C.J. Martin, Unused Cover (Portable Press, 2013), 2012 (Supersuperette), Two Books (Compline, 2011)—Full disclosure: Martin cites me in the index of his reading influences and practices. Although I’m going to focus almost exclusively on Martin’s Compline book, the two recent chapbooks are crucial parts of his overall project insofar as the book itself is composed of work largely available in chapbook forms. This history would coincide seamlessly with much contemporary publication practices were it not the case that Martin takes up this bigger-is-better scheme (see my previous review of Donato Mancini’s Buffet World) as the subject of almost all his work.
Donato Mancini, Buffet World (New Star Books, 2011) 119 pp.— Like the asemic-semiotic procedures that drove Mancini’s 2007 book, Æthel, Buffet World, for different reasons, is utterly readable but almost impossible to read. Lurid as the rainbow-brushed, cartoonish, photographs and illustrations of meats, vegetables, and fruits, appetizers, snacks (cookies, potato chips, etc.) and “main” entrees that function like exclamation points, these hypostatized poems on the commodification and industrialism of food deliver devastating, mocking and irreverent right-left (as in boxing) combinations.

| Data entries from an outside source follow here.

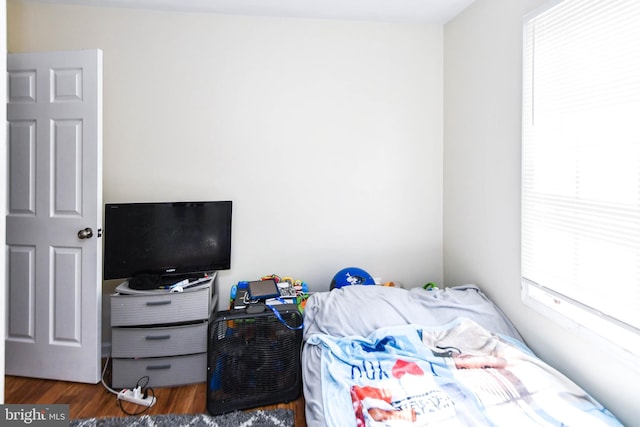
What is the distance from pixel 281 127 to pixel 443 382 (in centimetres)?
207

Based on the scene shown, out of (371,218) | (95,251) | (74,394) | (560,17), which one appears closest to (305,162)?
→ (371,218)

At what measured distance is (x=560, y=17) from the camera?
1.72m

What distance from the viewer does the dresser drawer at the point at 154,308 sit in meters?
2.20

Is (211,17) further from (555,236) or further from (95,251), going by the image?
(555,236)

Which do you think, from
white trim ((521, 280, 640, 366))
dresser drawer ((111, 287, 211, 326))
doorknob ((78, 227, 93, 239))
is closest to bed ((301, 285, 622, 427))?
white trim ((521, 280, 640, 366))

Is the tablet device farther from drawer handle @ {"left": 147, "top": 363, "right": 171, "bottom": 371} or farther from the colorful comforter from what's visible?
drawer handle @ {"left": 147, "top": 363, "right": 171, "bottom": 371}

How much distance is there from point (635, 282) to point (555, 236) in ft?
1.42

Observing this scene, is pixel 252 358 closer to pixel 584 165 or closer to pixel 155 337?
pixel 155 337

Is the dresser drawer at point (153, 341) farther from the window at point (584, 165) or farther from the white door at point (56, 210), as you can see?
the window at point (584, 165)

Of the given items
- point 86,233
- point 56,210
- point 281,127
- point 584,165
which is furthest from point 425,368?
point 56,210

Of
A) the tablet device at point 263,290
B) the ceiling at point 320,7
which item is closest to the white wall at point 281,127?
the ceiling at point 320,7

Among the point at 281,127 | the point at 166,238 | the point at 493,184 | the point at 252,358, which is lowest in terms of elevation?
the point at 252,358

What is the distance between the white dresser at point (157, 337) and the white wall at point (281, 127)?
53 cm

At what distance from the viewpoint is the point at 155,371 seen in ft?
7.29
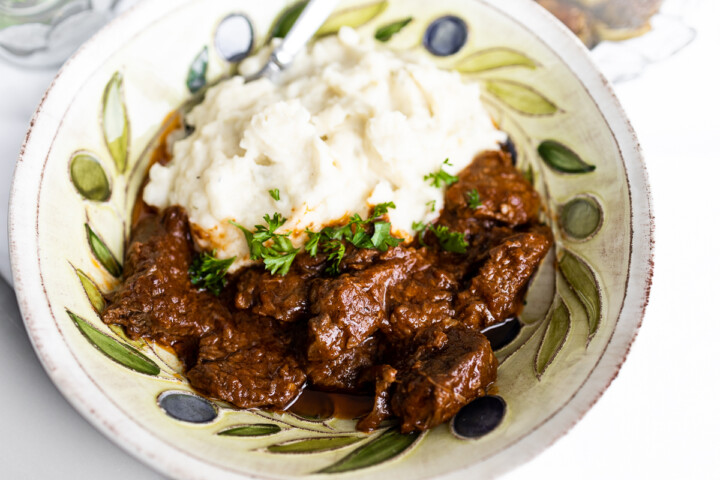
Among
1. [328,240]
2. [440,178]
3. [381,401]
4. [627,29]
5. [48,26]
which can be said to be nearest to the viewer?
[381,401]

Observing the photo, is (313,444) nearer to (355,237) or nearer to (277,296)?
(277,296)

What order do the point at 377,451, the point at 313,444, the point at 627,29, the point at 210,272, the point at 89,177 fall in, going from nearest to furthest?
1. the point at 377,451
2. the point at 313,444
3. the point at 89,177
4. the point at 210,272
5. the point at 627,29

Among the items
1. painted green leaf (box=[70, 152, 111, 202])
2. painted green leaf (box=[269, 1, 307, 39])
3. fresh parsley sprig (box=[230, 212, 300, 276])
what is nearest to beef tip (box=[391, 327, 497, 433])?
fresh parsley sprig (box=[230, 212, 300, 276])

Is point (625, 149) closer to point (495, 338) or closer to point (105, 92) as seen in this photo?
point (495, 338)

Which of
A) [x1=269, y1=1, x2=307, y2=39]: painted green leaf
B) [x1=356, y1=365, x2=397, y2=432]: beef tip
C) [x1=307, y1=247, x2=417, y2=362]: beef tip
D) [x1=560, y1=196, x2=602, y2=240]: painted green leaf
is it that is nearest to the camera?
[x1=356, y1=365, x2=397, y2=432]: beef tip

Mary Burger, A Partial Handbook for Navigators (Interbirth Books, 2008), 47 pp.—Per the writings of Sigmund Freud and Maurice Blanchot, human desire and human death haunt the five prose and poetry meditations that comprise this chapbook. Burger’s various riffs on the “rift” (starting with a detail from Amy Trachtenberg’s painting, Rift Zone), which opens up the part, the partisan (the section titled “A Series of Water Disasters” is an homage, in part, to guerilla activism) and partiality in general, shuttle back and forth between the narrator’s desire to convert the static noun (signaled here by the Golden Gate Bridge) into a verb. Burger mimics the noun, the name, by permitting almost all of her body, up to her neck, to be buried near Golden Gate Park, but this grave with a view — she observes passing “joggers, dog walkers, early strollers” — cannot replicate death (“It was nothing like being dead”) despite her desire for connection to earth, the noun and name, to, in brief, death: “I went looking for some recognition, on the earth’s part, or my part, that we were together.”
Phil Metres, Abu Ghraib Arias (FGP, 2011), unpaginated—On alternating verso (American soldiers) and recto (Iraqi prisoners of war) pages of this chapbook, Metres ventriloquizes the voices (though some of this work is drawn from published texts) of the culprits and victims of our most recent military adventures. Interspersed with the “confessions” and “blues” of the American soldiers (including Lyndie England) are several “Standard Operating Procedures” texts regarding the “handling” of Muslim bodies, the Koran and military documents.
A.L. Nielsen, A Brand New Beggar (Steerage Press, 2013), 99 pp—Among the academics he circulates as a peripatetic conference participant, Aldon Nielsen is probably best known for his literary criticism and cultural studies work. He is, after all, the author of one of the most significant books on African American poetry, Black Chant. However, he has been writing and publishing poetry all along, and it seems that in recent years he has ratcheted up the production. His most recent collection is his most fully realized book yet.